Supplied records:
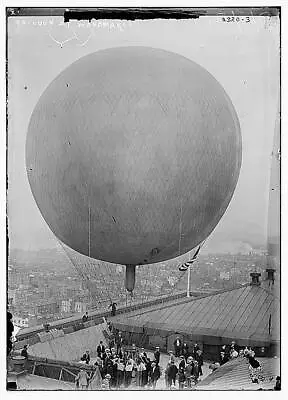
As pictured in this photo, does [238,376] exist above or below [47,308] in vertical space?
below

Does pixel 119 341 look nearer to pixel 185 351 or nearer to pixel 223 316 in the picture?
pixel 185 351

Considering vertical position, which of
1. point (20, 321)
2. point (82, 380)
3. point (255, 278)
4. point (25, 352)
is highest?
point (255, 278)

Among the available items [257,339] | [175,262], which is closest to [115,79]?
[175,262]

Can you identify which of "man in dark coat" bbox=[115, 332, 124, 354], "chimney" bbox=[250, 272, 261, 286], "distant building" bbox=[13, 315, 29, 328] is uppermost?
"chimney" bbox=[250, 272, 261, 286]

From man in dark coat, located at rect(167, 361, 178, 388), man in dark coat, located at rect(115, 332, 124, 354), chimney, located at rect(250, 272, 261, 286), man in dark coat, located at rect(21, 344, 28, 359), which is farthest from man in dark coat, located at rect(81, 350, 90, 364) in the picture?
chimney, located at rect(250, 272, 261, 286)

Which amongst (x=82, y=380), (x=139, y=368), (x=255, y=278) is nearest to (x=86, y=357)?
(x=82, y=380)

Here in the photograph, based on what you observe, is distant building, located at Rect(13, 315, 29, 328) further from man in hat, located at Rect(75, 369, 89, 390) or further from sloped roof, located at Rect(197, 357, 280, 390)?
sloped roof, located at Rect(197, 357, 280, 390)
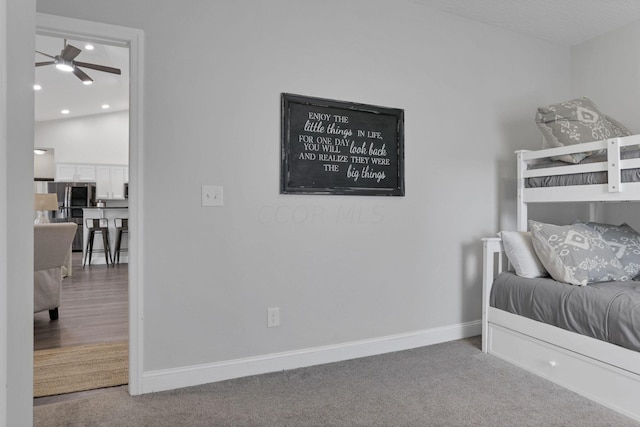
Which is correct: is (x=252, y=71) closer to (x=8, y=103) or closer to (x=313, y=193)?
(x=313, y=193)

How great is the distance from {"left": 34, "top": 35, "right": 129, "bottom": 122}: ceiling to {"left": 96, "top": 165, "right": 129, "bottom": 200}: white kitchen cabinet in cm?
146

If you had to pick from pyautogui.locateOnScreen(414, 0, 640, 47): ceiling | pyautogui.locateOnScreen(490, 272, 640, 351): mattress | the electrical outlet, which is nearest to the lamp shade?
the electrical outlet

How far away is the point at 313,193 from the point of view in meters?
2.50

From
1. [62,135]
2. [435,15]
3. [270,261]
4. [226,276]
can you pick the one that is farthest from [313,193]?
[62,135]

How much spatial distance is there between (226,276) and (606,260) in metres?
2.20

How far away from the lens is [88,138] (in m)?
10.3

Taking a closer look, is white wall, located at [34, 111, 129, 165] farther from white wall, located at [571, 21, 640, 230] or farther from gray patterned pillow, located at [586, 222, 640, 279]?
gray patterned pillow, located at [586, 222, 640, 279]

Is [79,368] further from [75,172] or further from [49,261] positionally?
[75,172]

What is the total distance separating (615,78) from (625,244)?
155 cm

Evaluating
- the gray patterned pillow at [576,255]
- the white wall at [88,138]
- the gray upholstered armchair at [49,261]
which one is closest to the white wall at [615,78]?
the gray patterned pillow at [576,255]

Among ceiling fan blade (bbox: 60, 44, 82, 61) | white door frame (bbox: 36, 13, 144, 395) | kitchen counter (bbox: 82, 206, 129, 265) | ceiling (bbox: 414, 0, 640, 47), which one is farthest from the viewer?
kitchen counter (bbox: 82, 206, 129, 265)

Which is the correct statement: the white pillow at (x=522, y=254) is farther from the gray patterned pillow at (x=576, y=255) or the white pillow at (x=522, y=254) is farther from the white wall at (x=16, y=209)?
the white wall at (x=16, y=209)

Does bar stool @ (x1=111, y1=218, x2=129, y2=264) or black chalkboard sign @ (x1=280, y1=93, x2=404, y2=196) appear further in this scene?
bar stool @ (x1=111, y1=218, x2=129, y2=264)

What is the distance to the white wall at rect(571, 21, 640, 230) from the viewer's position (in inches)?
122
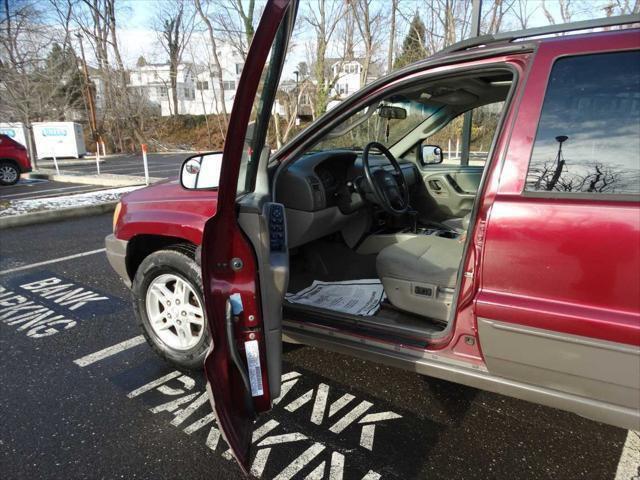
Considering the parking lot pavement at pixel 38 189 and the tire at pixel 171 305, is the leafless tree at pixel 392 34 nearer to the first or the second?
the parking lot pavement at pixel 38 189

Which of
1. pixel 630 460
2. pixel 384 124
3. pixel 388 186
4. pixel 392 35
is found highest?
pixel 392 35

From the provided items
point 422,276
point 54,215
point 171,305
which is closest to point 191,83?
point 54,215

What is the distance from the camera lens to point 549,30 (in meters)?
1.82

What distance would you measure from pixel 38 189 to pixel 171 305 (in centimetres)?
1105

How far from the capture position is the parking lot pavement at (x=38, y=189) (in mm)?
10266

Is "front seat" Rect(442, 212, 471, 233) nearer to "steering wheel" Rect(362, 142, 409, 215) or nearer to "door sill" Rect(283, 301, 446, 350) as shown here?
"steering wheel" Rect(362, 142, 409, 215)

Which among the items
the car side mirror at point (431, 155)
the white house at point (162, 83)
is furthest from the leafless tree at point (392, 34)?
the white house at point (162, 83)

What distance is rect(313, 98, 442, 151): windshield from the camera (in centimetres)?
306

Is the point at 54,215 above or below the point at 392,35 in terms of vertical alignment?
below

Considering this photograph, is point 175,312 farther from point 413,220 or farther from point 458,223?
point 458,223

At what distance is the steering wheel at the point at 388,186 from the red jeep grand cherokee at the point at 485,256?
526 mm

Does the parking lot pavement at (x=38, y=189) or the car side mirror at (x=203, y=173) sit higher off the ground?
the car side mirror at (x=203, y=173)

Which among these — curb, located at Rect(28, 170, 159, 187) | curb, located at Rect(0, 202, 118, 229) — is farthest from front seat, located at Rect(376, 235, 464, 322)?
curb, located at Rect(28, 170, 159, 187)

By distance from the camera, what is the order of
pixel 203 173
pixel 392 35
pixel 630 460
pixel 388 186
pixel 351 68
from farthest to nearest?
pixel 351 68, pixel 392 35, pixel 388 186, pixel 203 173, pixel 630 460
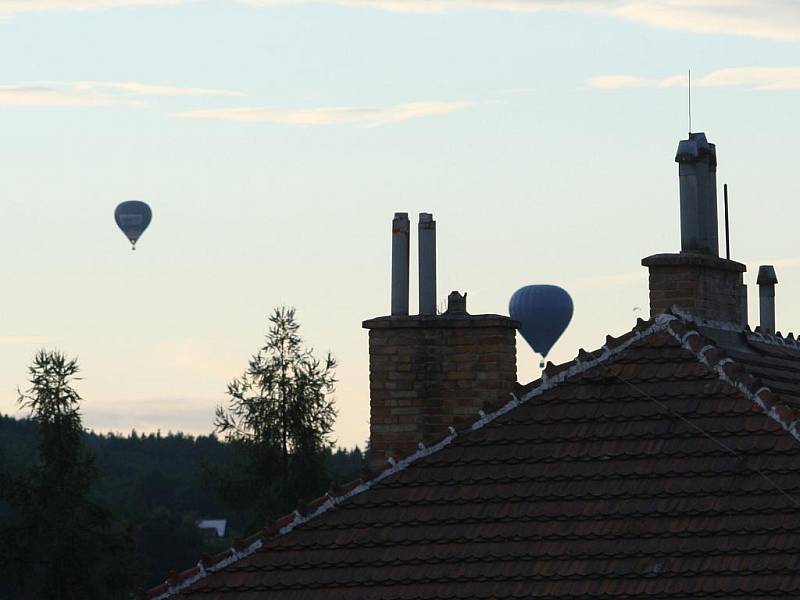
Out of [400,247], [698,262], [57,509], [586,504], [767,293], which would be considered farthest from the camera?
[57,509]

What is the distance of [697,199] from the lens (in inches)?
787

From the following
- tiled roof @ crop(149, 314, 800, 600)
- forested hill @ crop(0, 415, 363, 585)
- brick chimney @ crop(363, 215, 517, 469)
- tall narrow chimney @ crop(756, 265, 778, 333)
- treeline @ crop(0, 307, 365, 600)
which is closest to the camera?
tiled roof @ crop(149, 314, 800, 600)

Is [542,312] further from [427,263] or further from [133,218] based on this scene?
[427,263]

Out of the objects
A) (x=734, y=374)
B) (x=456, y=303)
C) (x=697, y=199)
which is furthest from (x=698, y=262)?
(x=456, y=303)

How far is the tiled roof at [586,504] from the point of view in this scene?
16.7 m

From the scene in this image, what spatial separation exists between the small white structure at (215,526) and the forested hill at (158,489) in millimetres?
689

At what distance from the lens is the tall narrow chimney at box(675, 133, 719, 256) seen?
1991 centimetres

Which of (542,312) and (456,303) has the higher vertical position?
A: (542,312)

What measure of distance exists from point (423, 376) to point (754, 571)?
409cm

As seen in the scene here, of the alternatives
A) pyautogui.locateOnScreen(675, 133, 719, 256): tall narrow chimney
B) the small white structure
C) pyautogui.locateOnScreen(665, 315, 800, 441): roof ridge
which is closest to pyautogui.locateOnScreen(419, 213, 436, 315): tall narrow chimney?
pyautogui.locateOnScreen(675, 133, 719, 256): tall narrow chimney

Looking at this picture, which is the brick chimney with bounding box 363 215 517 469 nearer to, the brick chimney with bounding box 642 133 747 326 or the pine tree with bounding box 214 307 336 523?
the brick chimney with bounding box 642 133 747 326

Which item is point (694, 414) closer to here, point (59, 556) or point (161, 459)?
point (59, 556)

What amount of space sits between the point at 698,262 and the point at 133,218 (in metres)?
55.8

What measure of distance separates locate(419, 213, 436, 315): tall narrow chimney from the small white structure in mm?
125578
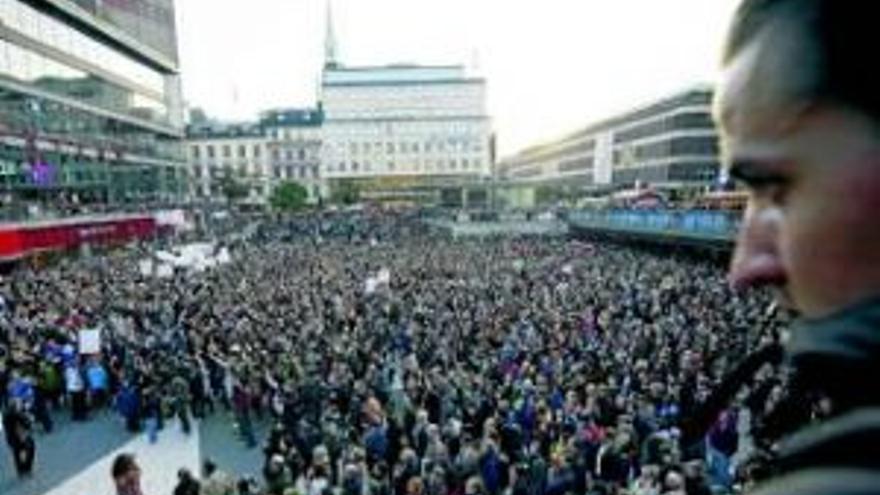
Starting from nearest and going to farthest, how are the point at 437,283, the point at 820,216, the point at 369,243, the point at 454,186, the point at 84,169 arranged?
the point at 820,216 < the point at 437,283 < the point at 369,243 < the point at 84,169 < the point at 454,186

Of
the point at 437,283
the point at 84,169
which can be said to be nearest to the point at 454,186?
the point at 84,169

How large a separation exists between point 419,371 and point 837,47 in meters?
18.8

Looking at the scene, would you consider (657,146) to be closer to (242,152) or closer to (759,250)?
(242,152)

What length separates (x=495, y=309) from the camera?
94.8 ft

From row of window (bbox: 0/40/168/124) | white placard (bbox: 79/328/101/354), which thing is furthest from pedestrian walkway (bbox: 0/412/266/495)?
row of window (bbox: 0/40/168/124)

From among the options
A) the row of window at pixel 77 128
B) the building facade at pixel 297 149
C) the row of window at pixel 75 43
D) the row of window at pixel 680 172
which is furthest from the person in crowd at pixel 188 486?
the building facade at pixel 297 149

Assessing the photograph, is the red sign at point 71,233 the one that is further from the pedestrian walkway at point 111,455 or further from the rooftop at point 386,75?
the rooftop at point 386,75

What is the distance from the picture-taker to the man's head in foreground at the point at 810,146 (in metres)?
0.89

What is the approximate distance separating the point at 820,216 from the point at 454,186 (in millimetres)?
163689

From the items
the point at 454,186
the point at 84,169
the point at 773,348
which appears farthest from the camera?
the point at 454,186

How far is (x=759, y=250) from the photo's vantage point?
1.02 m

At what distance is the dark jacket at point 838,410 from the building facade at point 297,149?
566ft

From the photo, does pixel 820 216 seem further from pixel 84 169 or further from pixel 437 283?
pixel 84 169

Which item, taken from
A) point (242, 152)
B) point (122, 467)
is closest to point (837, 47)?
point (122, 467)
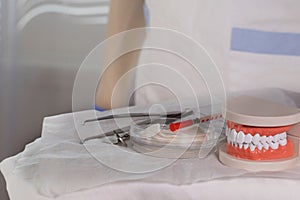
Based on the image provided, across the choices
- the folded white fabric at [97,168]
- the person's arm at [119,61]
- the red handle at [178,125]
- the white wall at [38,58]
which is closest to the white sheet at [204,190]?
the folded white fabric at [97,168]

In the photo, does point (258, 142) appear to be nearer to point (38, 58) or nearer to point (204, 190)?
point (204, 190)

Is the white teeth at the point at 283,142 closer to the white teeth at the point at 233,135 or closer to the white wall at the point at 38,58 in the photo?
the white teeth at the point at 233,135

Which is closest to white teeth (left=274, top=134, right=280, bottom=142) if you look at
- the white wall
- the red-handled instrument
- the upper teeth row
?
the upper teeth row

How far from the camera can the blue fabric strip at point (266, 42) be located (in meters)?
1.05

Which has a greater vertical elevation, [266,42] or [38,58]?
[266,42]

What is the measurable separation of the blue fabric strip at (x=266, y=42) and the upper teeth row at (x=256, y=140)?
432 mm

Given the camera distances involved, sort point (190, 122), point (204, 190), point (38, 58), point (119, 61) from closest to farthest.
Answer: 1. point (204, 190)
2. point (190, 122)
3. point (119, 61)
4. point (38, 58)

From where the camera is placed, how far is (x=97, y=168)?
0.63 metres

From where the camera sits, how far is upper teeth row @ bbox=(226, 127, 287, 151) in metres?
0.65

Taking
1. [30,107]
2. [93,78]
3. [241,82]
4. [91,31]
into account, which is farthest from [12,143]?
[241,82]

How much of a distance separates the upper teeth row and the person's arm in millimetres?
324

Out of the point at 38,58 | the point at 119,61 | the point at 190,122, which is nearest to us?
the point at 190,122

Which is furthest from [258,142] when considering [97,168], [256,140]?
[97,168]

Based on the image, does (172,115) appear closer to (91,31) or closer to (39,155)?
(39,155)
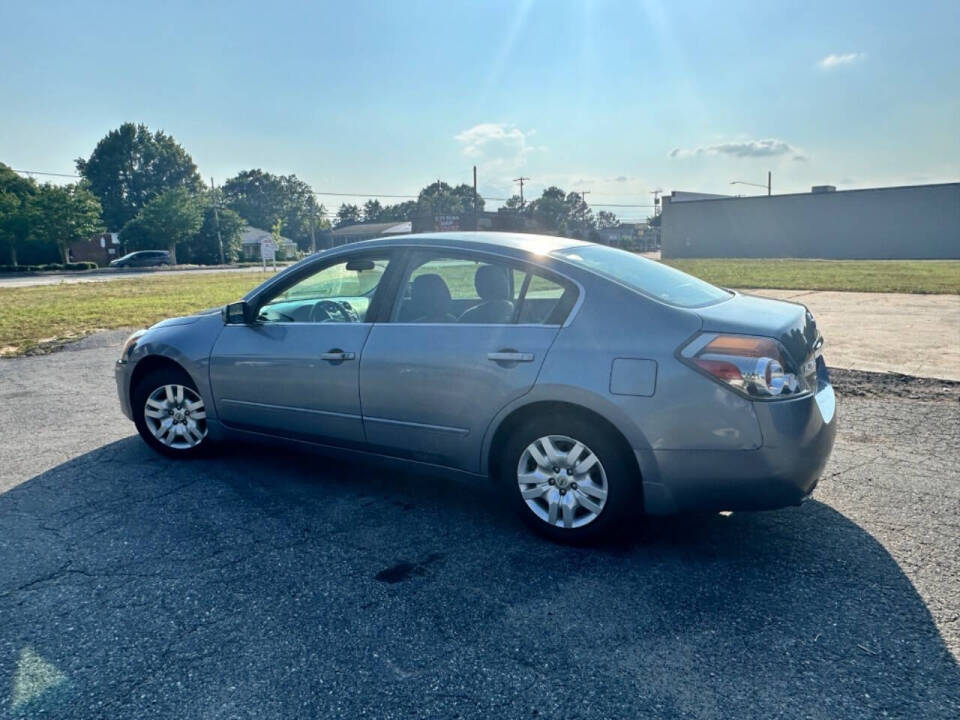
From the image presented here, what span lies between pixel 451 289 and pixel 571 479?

The request:
Do not include the pictures. Quote only the lines from the line with "How far from the camera" through the end of the material, both ends included, exactly.

Finished answer:
How far from the camera can the blue fabric strip at point (266, 42) be located (in meters)?
1.05

Which has a greater vertical elevation, [266,42] or [38,58]?
[266,42]

What is the measurable separation of the blue fabric strip at (x=266, y=42) and the upper teeth row at (x=256, y=140)?
432 mm

Given the camera distances involved, sort point (190, 122), point (204, 190), point (38, 58), point (119, 61) from closest to farthest.
Answer: 1. point (204, 190)
2. point (190, 122)
3. point (119, 61)
4. point (38, 58)

From where the camera is placed, how far is (x=97, y=168)?
0.63 metres

From where the camera sits, how far is upper teeth row @ bbox=(226, 127, 287, 151) in metres?
0.65

Taking
1. [30,107]
2. [93,78]
3. [241,82]
4. [91,31]
into account, which is farthest from [12,143]?
[241,82]

How much of a distance separates the upper teeth row and the person's arm in millimetres?
324

Out of the point at 38,58 | the point at 119,61 | the point at 190,122, which is nearest to us?
the point at 190,122

Which is furthest from [258,142] when considering [97,168], [256,140]?
[97,168]

Based on the image, does (172,115) appear closer to (91,31) or closer to (39,155)?
(39,155)
From the image presented here, what span lies between pixel 451 289 and pixel 571 479?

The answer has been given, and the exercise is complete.